[Begin]
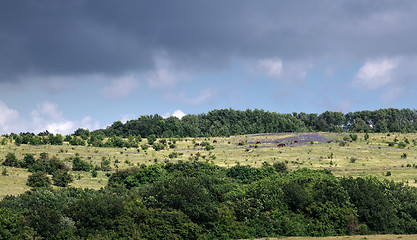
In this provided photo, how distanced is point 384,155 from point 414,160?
24.2 feet

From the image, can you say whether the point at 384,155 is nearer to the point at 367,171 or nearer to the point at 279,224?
the point at 367,171

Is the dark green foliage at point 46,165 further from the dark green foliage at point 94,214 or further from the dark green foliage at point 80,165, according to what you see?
the dark green foliage at point 94,214

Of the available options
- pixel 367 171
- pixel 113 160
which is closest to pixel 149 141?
pixel 113 160

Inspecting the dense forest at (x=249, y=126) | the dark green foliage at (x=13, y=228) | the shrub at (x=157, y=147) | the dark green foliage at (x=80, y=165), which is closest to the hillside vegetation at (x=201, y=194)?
the dark green foliage at (x=13, y=228)

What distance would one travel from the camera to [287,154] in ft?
375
[End]
- [YOUR OBJECTIVE]:
Extract every line of text from the records above, word for word, and leave the pictures out.

- [ANSWER FOR THE TASK]:
In this provided photo, how distanced is point 384,155 from point 414,160?
24.2 feet

From the image, can you say whether the point at 384,155 is nearer to the point at 367,171 or nearer to the point at 279,224?
the point at 367,171

Is the dark green foliage at point 46,165 further from the dark green foliage at point 94,214 or further from the dark green foliage at point 80,165, according to what you see?
the dark green foliage at point 94,214

Of the available options
- pixel 367 171
- pixel 113 160
which is closest to pixel 149 141?
pixel 113 160

Inspecting the dense forest at (x=249, y=126) | the dark green foliage at (x=13, y=228) | the shrub at (x=157, y=147) | the dark green foliage at (x=80, y=165), which is closest to the hillside vegetation at (x=201, y=194)?
the dark green foliage at (x=13, y=228)

What distance would one travel from the camera to [287,154] in ft?
375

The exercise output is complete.